Ce livre passionnant et émouvant, qui vient de paraître aux Editions Chemins de Plume, est la traversée, sur deux ans, d'un multiple arrachement à la vie, d'une femme aimante face à la perte de son bonheur par la disparition de l'homme aimé en proie à la maladie d'Alzheimer.
C'est un voyage dans l’inexorable et lent effacement d'un homme qui, depuis des années, a progressivement basculé dans les néants de la mémoire. C'est le deuil d'un vivant magnifique dont la mort n'a emporté que la cohérence, ne livrant plus qu'une enveloppe physique évidée de conscience.
Dans ce livre, "Les oiseaux ont de larges ailes", Ile Eniger évoque la gestion des difficultés matérielles, psychologiques, spirituelles, et la douleur absolue de l'absence, le déchirement de l'impuissance devant une maladie dévastatrice qui atteint l'être aimé. Mais, au delà de la souffrance, elle ouvre aussi, dans l'écriture de l'implacable réalité, la possibilité du champ bénéfique de la résilience. Chaque jour va au lendemain chercher le courage, la lumière, et les raisons d'aller plus loin malgré l'intolérable.
Sous forme de journal, l'auteur présente une traversée de l'enfer ancrée et soutenue par ce qui fut une éthique commune de vie. L'homme aimé, elle le porte en elle, ce qui lui arrive leur arrive, mais c'est elle qui transcende la situation, qui l'élève au delà de l'inacceptable.

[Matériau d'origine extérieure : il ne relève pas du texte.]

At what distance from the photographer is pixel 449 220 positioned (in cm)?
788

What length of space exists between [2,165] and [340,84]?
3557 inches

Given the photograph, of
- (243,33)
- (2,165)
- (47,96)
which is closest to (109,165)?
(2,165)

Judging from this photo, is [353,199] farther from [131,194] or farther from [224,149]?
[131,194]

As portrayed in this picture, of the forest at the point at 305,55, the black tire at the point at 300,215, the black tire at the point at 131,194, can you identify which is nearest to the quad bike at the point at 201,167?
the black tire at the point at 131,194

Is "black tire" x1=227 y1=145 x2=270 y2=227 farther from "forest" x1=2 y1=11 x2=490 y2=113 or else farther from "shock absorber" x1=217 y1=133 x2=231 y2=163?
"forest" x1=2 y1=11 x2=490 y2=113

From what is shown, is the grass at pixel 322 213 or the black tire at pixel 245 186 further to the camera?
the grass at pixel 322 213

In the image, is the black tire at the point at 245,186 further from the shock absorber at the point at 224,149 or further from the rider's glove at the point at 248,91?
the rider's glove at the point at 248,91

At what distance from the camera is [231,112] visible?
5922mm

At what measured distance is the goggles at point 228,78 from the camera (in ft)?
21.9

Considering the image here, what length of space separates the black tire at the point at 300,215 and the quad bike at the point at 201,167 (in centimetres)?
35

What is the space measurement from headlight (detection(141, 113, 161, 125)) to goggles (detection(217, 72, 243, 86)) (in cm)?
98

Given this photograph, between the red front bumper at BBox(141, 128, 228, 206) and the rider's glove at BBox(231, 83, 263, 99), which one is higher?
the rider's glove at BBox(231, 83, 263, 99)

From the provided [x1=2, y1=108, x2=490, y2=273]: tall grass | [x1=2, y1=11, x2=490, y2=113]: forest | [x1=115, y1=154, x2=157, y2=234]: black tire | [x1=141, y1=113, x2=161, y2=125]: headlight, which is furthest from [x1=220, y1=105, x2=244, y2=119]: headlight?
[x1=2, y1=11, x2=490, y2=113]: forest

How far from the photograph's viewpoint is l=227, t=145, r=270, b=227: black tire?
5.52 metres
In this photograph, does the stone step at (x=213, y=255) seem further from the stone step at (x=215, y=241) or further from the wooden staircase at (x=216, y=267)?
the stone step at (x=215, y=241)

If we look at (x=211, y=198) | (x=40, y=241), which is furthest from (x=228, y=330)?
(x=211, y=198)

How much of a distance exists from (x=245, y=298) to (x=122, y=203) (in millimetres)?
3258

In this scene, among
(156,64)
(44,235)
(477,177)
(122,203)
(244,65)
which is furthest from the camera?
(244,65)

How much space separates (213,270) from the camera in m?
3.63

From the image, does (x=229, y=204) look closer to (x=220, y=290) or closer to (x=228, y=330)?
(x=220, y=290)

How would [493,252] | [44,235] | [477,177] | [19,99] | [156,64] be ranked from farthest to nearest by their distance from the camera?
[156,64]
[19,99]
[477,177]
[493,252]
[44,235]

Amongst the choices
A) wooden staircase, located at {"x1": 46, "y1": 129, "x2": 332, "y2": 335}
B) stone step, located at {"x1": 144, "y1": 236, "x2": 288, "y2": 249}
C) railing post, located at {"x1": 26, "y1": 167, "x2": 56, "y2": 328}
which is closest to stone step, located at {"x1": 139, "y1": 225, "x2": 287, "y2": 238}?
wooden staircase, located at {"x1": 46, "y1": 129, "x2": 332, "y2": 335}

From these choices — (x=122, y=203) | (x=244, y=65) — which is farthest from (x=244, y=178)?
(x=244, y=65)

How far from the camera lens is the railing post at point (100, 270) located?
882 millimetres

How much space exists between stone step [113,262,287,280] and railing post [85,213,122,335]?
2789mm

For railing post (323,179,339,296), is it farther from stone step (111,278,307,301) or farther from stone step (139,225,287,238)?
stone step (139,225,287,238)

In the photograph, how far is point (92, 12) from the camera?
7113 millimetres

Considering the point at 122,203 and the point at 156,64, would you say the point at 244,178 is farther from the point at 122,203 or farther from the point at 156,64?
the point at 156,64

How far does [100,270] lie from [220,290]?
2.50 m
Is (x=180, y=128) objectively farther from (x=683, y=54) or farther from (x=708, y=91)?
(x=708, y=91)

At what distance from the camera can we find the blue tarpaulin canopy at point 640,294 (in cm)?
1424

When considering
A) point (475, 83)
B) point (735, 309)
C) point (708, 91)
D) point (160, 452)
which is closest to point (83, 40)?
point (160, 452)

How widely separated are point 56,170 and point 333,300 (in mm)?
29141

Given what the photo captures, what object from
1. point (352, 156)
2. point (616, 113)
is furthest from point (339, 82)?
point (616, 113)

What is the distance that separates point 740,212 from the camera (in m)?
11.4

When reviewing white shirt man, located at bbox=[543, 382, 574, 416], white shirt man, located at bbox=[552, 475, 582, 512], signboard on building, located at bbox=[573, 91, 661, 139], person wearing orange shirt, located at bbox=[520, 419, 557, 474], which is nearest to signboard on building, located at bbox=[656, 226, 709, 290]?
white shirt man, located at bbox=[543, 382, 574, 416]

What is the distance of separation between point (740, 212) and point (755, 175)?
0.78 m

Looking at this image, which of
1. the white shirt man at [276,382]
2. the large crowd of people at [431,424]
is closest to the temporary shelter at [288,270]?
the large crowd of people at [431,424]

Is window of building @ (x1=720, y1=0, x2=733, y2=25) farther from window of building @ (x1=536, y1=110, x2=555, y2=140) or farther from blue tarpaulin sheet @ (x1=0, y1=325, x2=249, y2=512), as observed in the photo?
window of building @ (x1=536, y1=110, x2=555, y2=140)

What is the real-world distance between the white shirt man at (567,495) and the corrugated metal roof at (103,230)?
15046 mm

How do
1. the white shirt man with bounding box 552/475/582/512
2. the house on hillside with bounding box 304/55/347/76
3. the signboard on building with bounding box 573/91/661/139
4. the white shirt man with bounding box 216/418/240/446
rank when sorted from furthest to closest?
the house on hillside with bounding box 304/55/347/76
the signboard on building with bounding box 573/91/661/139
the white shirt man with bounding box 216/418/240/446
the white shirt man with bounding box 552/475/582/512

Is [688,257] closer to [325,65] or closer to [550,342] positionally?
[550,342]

Elle ne propose pas de modèle mais démontre qu'un amour inébranlable est une manière d'affronter la douleur et la difficulté pour les dépasser malgré l'étau de l'impossible. L'être aimé se désagrège, ne sait plus son nom, mais l'auteur lui garde sa lumière et sa dignité d'homme.
Ce livre donne à voir et à comprendre une situation qui cabre nos consciences face à la solitude et la douleur incontournables, mais il donne à voir, dans le même temps, la force absolue de l'amour.
Lisant ce livre, par delà l'émotion, j'ai été interpellé par la terrible réalité dans laquelle celui des deux qui garde son intellect et son action, se retrouve livré au négoce de misère humaine dans un univers qui pourtant devrait être protégé par les services de Santé Publique. J'ai redonné sa juste mesure à l’abandon, d'abord causé par la maladie, ensuite par l'Institution dont les sommes exorbitantes des séjours en Ehpad, hors prestations médicales, épuisent les ressources familiales !
Porté par l'écriture poétique incisive et sans concession de Ile Eniger, ce livre courageux révèle, sans pathos, la lutte aimante d'une femme pour son compagnon en proie à une maladie inéluctable. Il soulève également le problème d'une société aveugle qui tourne le dos à son devoir de fraternité.